Bajo el sol de las doce, Juan de Panonia yacía con la cara en el polvo, lanzando bestiales

aullidos. Arañaba la tierra, pero los verdugos lo arrancaron, lo desnudaron y por fin lo

amarraron a la picota. En la cabeza le pusieron una corona de paja untada de azufre; al

lado, un ejemplar del pestilente Adversus annulares. Había llovido la noche antes y la

leña ardía mal. Juan de Panonia rezó en griego y luego en un idioma desconocido. La

hoguera iba a llevárselo, cuando Aureliano se atrevió a alzar los ojos. Las ráfagas

ardientes se detuvieron; Aureliano vio por primera y última vez el rostro del odiado. Le

recordó el de alguien, pero no pudo precisar el de quién. Después, las llamas lo

perdieron; después gritó y fue como si un incendio gritara.

Plutarco ha referido que Julio César lloró la muerte de Pompeyo; Aureliano no lloró la

de Juan, pero sintió lo que sentiría un hombre curado de una enfermedad incurable, que

ya fuera una parte de su vida. En Aquilea, en Éfeso, en Macedonia, dejó que sobre él

pasaran los años. Buscó los arduos límites del Imperio, las torpes ciénagas y los

contemplativos desiertos, para que lo ayudara la soledad a entender su destino.
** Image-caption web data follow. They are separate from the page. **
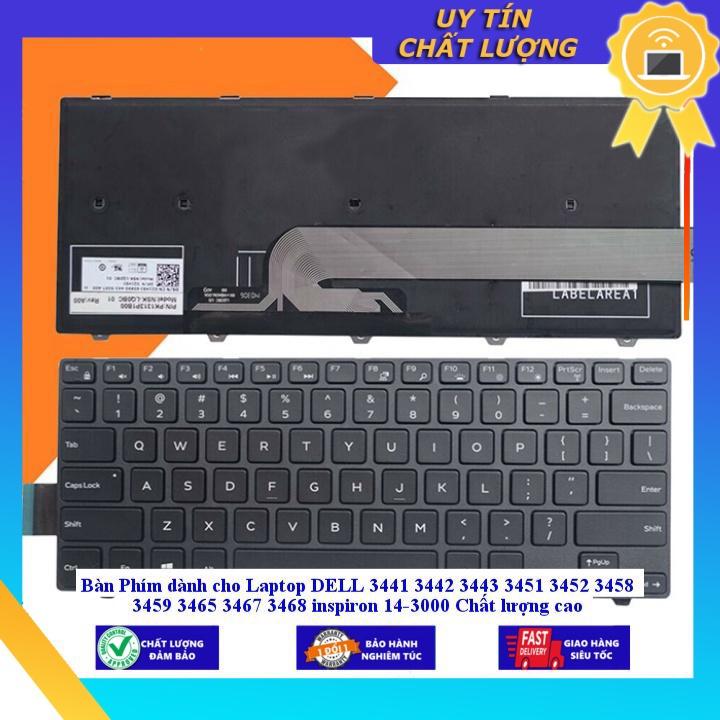 Bàn Phím dùng cho Laptop DELL 3441 3442 3443 3451 3452 3458 3459 3465 3467 3468 inspiron 14-3000 Chất lượng cao - Hàng Nhập Khẩu New Seal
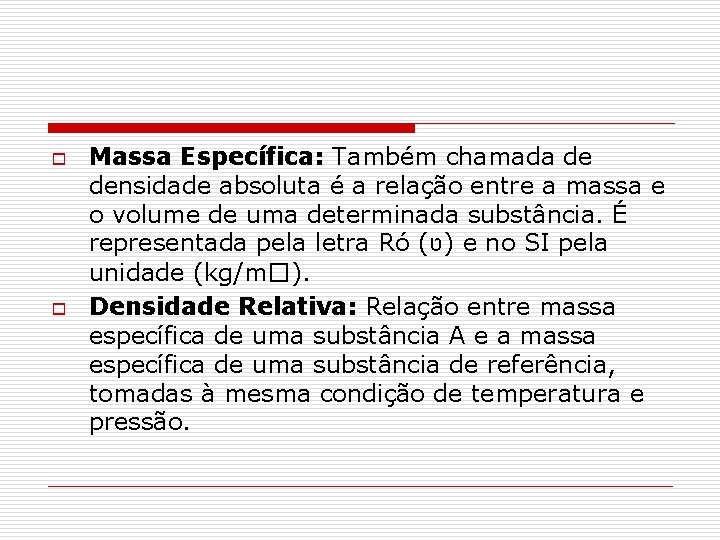 o o Massa Específica: Também chamada de densidade absoluta é a relação entre a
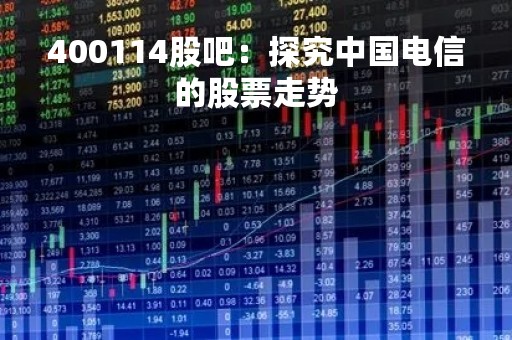 400114股吧：探究中国电信的股票走势
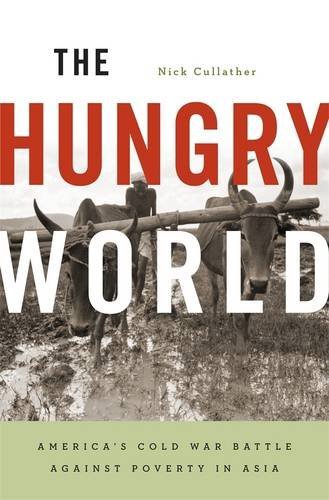 Nick Cullather The Hungry World America's Cold War Battle Against Poverty In Asia 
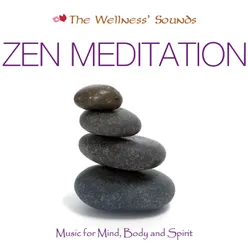 The Wellness' Sounds: Music for Mind, Body & Spirit – Zen Meditation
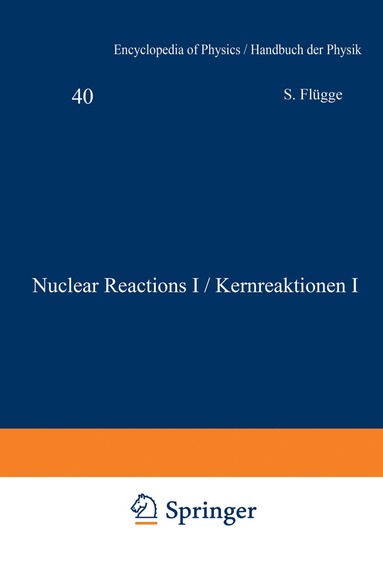 bokomslag Nuclear Reactions I / Kernreaktionen I
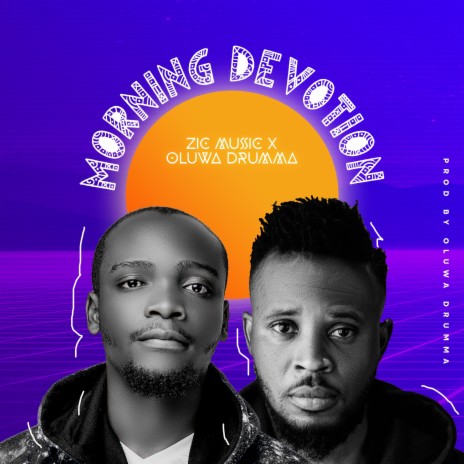 Morning Devotion ft. Oluwa drumma | Boomplay Music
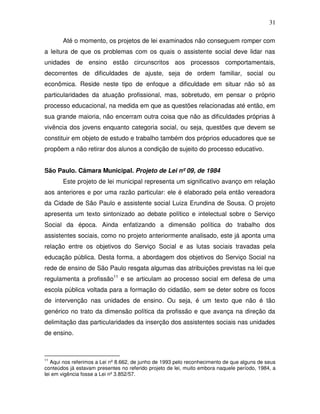 31

       Até o momento, os projetos de lei examinados não conseguem romper com
a leitura de que os problemas com os quais o assistente social deve lidar nas
unidades de ensino estão circunscritos aos processos comportamentais,
decorrentes de dificuldades de ajuste, seja de ordem familiar, social ou
econômica. Reside neste tipo de enfoque a dificuldade em situar não só as
particularidades da atuação profissional, mas, sobretudo, em pensar o próprio
processo educacional, na medida em que as questões relacionadas até então, em
sua grande maioria, não encerram outra coisa que não as dificuldades próprias à
vivência dos jovens enquanto categoria social, ou seja, questões que devem se
constituir em objeto de estudo e trabalho também dos próprios educadores que se
propõem a não retirar dos alunos a condição de sujeito do processo educativo.


São Paulo. Câmara Municipal. Projeto de Lei nº 09, de 1984
       Este projeto de lei municipal representa um significativo avanço em relação
aos anteriores e por uma razão particular: ele é elaborado pela então vereadora
da Cidade de São Paulo e assistente social Luiza Erundina de Sousa. O projeto
apresenta um texto sintonizado ao debate político e intelectual sobre o Serviço
Social da época. Ainda enfatizando a dimensão política do trabalho dos
assistentes sociais, como no projeto anteriormente analisado, este já aponta uma
relação entre os objetivos do Serviço Social e as lutas sociais travadas pela
educação pública. Desta forma, a abordagem dos objetivos do Serviço Social na
rede de ensino de São Paulo resgata algumas das atribuições previstas na lei que
regulamenta a profissão11 e se articulam ao processo social em defesa de uma
escola pública voltada para a formação do cidadão, sem se deter sobre os focos
de intervenção nas unidades de ensino. Ou seja, é um texto que não é tão
genérico no trato da dimensão política da profissão e que avança na direção da
delimitação das particularidades da inserção dos assistentes sociais nas unidades
de ensino.



11
   Aqui nos referimos a Lei nº 8.662, de junho de 1993 pelo reconhecimento de que alguns de seus
conteúdos já estavam presentes no referido projeto de lei, muito embora naquele período, 1984, a
lei em vigência fosse a Lei nº 3.852/57.
 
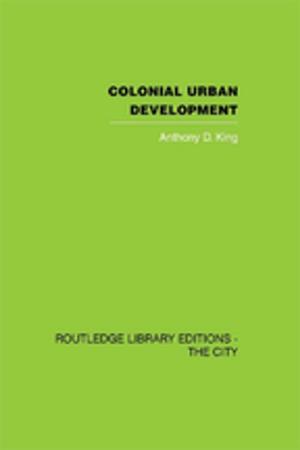 Cover of the book Colonial Urban Development by Kurt Mettenheim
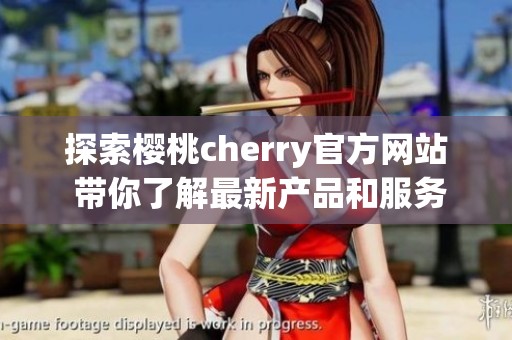 探索樱桃cherry官方网站 带你了解最新产品和服务信息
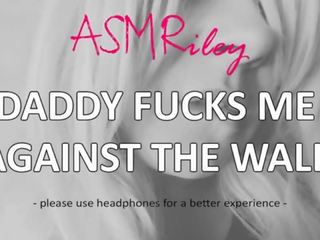 Eroticaudio - asmr tatínek fucks mě proti the wall&comma; taboo&comma; ddlg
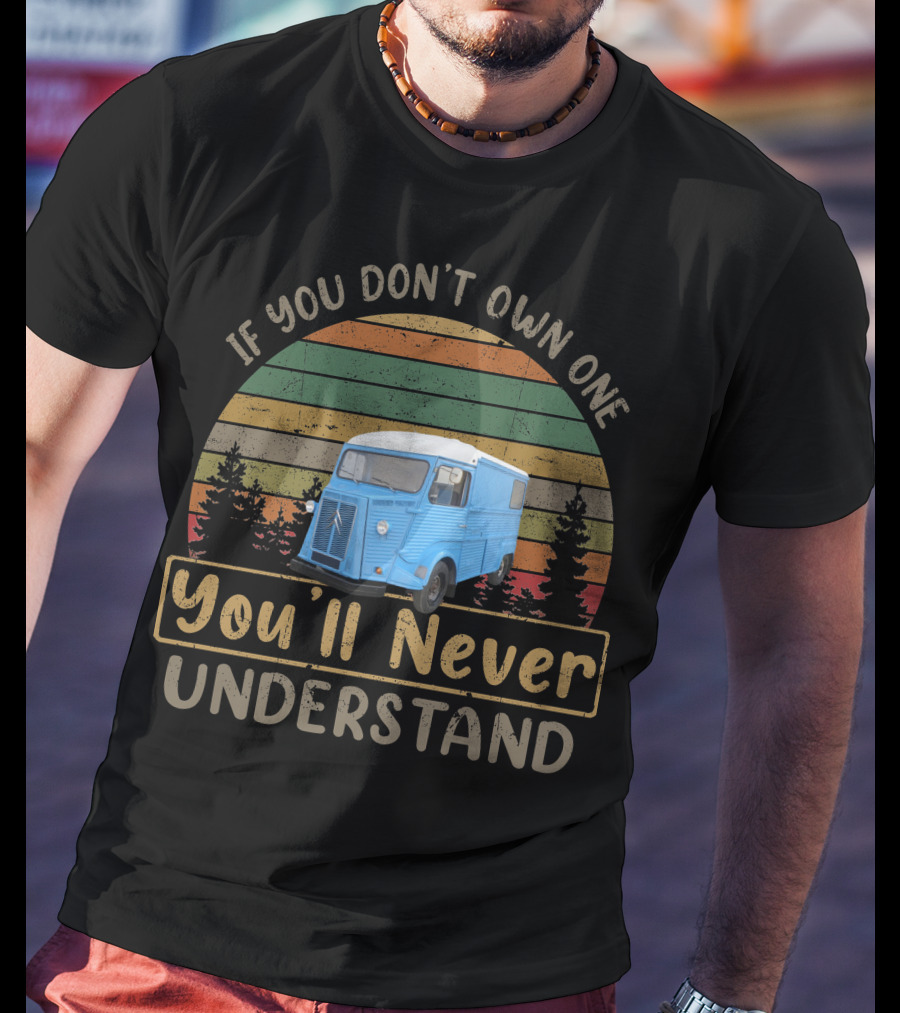 1973 Citroen HY If You Don't Own One You'll Never Understand T-Shirt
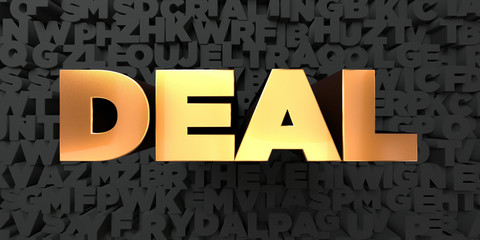 Deal - Gold text on black background - 3D rendered royalty free stock picture. This image can be used for an online website banner ad or a print postcard.
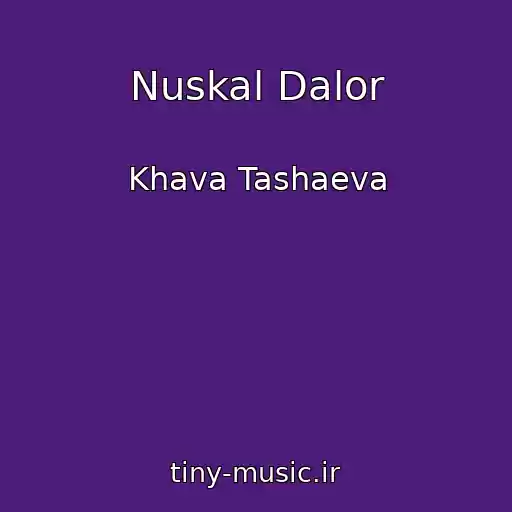 کاور آهنگ Nuskal Dalor از Khava Tashaeva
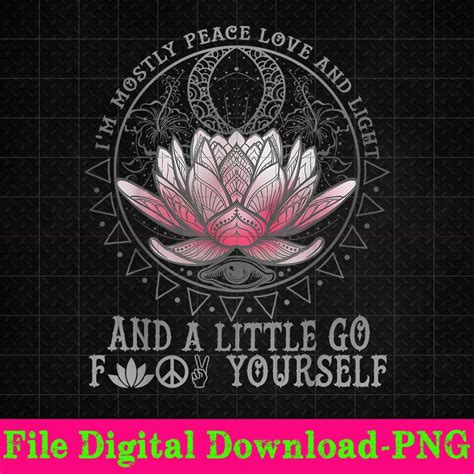 Im Mostly Peace Love And Light A Little Go Yoga Lotus Png Etsy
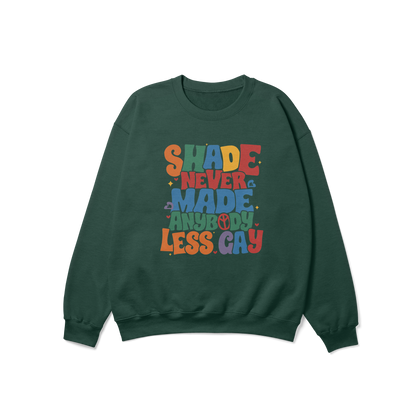 Shade Never Made Anybody Less Gay Pride Crewneck Sweatshirt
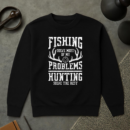 Fishing And Hunting Season Sweatshirt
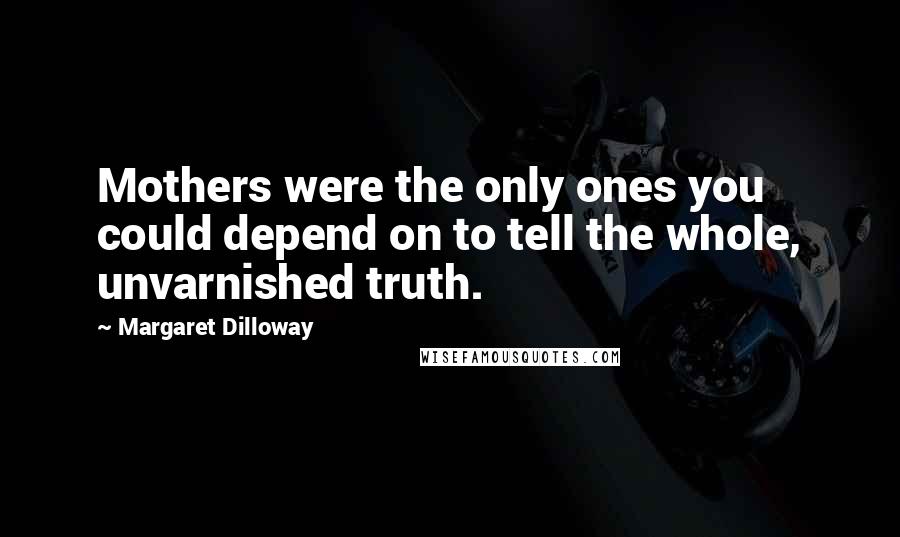 Margaret Dilloway Quotes: Mothers were the only ones you could depend on to tell the whole, unvarnished truth.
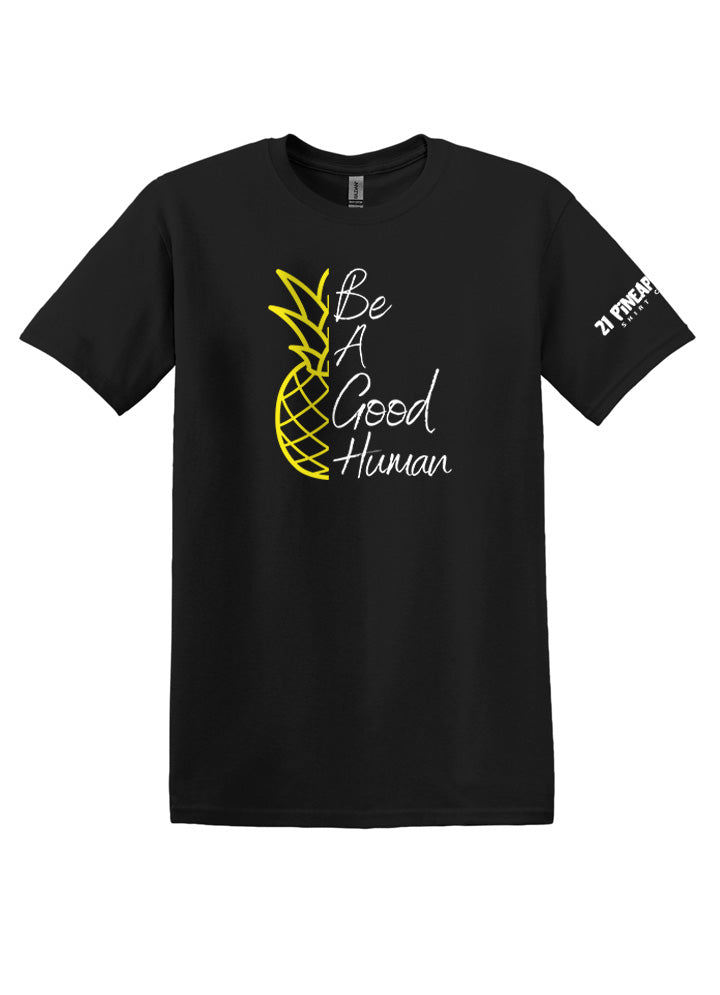 Be A Good Human Pineapple Script Softstyle Tee
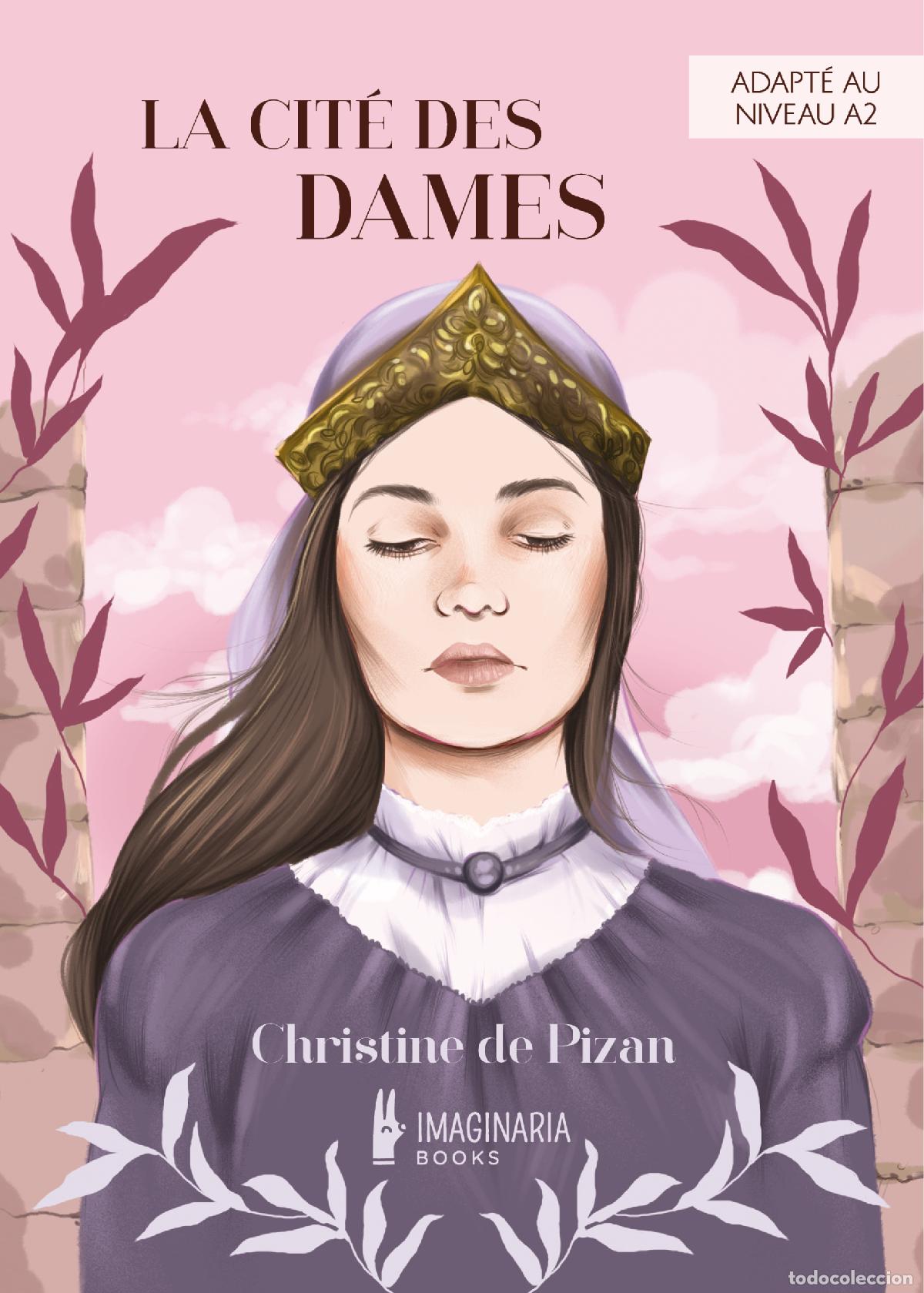 Libros: LA CIT&Eacute; DES DAMES (NIVEAU A2) - de Pizan, Christine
En una

celda mauritana, en la noche cargada de leones, repensó la compleja acusación contra

Juan de Panonia y justificó, por enésima vez, el dictamen. Más le costó justificar su

tortuosa denuncia. En Rusaddir predicó el anacrónico sermón Luz de las luces

encendida en la carne de un réprobo. En Hibernia, en una de las chozas de un

monasterio cercado por la selva, lo sorprendió una noche, hacia el alba, el rumor de la

lluvia. Recordó una noche romana en que lo había sorprendido, también, ese minucioso

rumor. Un rayo, al mediodía, incendió los árboles y Aureliano pudo morir como había

muerto Juan.

El final de la historia sólo es referible en metáforas, ya que pasa en el reino de los

cielos, donde no hay tiempo. Tal vez cabría decir que Aureliano conversó con Dios y

que Éste se interesa tan poco en diferencias religiosas que lo tomó por Juan de Panonia.

Ello, sin embargo, insinuaría una confusión de la mente divina. Más correcto es decir

que en el paraíso, Aureliano supo que para la insondable divinidad, él y Juan de Panonia

(el ortodoxo y el hereje, el aborrecedor y el aborrecido, el acusador y la víctima)

formaban una sola persona.

(1) En las cruces rúnicas los dos emblemas enemigos conviven, entrelazados.